● Try it
The expected output is the first line of the data below and every line after it, up to and including the line containing "Recommended Structure for", each reproduced exactly.

[Saved data entries]
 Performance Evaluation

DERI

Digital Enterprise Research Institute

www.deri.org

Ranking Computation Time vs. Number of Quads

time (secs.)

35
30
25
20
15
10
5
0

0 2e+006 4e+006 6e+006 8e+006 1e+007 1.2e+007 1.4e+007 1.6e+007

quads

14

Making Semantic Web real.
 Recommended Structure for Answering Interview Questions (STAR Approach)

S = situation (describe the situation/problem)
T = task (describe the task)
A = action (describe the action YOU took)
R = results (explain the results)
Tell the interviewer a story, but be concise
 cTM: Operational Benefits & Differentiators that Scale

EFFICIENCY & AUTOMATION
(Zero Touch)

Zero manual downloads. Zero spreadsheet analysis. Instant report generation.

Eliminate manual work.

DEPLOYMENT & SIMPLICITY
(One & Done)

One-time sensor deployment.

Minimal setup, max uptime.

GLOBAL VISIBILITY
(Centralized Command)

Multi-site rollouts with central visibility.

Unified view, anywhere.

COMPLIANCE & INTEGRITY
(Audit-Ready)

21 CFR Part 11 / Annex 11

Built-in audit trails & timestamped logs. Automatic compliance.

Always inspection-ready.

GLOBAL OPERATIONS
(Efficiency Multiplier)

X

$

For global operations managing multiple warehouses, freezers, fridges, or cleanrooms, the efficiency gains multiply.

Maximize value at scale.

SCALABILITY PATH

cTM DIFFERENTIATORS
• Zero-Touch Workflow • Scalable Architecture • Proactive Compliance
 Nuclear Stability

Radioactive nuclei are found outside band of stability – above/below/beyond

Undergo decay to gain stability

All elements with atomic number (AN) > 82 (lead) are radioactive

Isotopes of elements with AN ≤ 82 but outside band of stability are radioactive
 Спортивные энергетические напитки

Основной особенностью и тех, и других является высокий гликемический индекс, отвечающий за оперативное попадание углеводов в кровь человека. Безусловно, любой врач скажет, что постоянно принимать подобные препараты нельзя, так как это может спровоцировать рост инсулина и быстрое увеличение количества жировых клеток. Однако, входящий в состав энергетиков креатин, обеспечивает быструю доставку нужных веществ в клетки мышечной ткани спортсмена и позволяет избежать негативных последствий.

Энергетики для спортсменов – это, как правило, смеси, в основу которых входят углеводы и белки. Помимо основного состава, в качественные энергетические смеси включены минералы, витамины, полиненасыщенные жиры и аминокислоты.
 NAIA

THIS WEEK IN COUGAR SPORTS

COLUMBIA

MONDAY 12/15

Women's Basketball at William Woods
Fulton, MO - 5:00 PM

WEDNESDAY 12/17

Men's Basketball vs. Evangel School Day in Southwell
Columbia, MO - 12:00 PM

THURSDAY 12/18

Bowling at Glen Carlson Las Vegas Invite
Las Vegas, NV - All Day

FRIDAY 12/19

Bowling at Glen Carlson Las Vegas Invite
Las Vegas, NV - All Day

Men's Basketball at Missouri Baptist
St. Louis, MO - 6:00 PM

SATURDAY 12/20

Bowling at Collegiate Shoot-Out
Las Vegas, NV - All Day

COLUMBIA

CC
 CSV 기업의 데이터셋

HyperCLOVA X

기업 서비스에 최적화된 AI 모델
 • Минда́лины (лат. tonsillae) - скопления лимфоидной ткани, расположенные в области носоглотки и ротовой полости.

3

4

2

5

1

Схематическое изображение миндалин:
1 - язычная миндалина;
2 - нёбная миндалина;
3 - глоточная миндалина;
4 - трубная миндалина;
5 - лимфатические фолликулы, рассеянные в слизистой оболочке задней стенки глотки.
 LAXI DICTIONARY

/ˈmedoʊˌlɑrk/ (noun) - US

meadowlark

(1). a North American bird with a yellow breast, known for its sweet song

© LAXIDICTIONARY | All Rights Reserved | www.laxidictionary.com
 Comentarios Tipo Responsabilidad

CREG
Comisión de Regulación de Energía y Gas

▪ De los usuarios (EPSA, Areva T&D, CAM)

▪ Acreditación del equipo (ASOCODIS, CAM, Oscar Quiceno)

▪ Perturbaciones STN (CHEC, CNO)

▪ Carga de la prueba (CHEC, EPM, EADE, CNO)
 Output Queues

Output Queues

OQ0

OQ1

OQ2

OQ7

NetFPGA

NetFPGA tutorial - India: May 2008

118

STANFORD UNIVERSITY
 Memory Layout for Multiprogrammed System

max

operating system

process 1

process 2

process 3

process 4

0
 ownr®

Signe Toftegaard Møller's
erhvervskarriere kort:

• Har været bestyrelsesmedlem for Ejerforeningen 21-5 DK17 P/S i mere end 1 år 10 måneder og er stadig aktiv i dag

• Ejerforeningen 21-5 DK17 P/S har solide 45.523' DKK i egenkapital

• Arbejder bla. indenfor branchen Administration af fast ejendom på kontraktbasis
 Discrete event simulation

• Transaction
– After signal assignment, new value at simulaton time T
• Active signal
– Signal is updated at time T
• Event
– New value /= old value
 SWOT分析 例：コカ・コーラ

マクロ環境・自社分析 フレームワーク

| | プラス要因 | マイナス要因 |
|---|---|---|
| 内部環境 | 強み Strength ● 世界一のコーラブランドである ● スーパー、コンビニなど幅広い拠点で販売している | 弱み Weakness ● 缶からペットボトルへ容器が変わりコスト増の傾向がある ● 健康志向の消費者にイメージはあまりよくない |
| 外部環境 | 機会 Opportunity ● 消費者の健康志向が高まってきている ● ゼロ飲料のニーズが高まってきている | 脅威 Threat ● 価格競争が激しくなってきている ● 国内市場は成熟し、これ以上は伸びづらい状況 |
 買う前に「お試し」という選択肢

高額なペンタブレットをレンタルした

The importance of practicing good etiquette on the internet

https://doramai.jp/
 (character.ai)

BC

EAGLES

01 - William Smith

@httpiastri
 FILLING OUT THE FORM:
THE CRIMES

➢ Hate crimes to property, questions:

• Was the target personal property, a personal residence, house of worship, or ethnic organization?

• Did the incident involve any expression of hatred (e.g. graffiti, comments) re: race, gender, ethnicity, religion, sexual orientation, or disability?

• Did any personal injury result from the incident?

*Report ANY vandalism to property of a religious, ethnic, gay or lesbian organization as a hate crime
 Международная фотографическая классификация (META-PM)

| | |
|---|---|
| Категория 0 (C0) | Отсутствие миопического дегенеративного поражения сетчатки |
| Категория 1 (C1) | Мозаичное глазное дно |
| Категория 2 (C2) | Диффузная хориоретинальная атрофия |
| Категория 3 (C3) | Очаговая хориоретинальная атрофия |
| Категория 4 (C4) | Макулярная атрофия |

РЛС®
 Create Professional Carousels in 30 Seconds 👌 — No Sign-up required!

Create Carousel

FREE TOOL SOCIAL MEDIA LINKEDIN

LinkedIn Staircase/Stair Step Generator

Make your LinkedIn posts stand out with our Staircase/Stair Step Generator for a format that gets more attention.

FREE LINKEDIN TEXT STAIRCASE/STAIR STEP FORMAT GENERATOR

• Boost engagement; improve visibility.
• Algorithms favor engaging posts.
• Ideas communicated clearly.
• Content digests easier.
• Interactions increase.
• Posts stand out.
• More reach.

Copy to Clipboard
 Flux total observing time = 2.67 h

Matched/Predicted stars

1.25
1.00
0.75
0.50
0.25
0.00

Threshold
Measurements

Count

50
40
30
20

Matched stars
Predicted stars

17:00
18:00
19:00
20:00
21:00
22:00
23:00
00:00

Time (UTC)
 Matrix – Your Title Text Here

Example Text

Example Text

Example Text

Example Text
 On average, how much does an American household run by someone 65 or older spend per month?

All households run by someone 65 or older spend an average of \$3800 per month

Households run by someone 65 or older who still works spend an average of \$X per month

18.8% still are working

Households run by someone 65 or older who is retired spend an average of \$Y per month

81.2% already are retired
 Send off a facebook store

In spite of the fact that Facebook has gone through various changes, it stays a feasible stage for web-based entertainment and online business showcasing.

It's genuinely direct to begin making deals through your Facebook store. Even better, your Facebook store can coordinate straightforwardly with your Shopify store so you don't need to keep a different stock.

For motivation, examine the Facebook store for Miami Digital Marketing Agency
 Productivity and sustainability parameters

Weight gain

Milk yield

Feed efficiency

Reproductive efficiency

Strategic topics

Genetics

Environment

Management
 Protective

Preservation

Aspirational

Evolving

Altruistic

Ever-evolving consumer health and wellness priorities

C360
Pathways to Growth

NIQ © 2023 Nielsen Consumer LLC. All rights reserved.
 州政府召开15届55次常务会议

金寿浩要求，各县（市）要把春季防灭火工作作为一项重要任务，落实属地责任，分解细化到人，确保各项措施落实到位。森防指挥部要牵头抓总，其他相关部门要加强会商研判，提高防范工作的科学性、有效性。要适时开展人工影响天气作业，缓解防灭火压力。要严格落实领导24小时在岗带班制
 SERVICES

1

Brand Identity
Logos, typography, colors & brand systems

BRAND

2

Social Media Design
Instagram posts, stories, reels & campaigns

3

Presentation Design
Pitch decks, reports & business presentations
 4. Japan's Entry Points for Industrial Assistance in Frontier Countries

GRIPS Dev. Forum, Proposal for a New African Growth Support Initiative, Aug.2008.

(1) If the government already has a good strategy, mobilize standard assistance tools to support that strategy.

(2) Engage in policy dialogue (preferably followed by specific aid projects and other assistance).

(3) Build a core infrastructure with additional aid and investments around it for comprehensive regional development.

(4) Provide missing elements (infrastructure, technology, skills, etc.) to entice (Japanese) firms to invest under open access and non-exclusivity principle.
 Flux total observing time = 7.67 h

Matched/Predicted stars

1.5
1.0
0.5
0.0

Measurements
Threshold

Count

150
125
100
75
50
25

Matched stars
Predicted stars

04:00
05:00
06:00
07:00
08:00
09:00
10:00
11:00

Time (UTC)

● Expected output
 Performance Evaluation

DERI

Digital Enterprise Research Institute

www.deri.org

Ranking Computation Time vs. Number of Quads

time (secs.)

35
30
25
20
15
10
5
0

0 2e+006 4e+006 6e+006 8e+006 1e+007 1.2e+007 1.4e+007 1.6e+007

quads

14

Making Semantic Web real.
 Recommended Structure for Answering Interview Questions (STAR Approach)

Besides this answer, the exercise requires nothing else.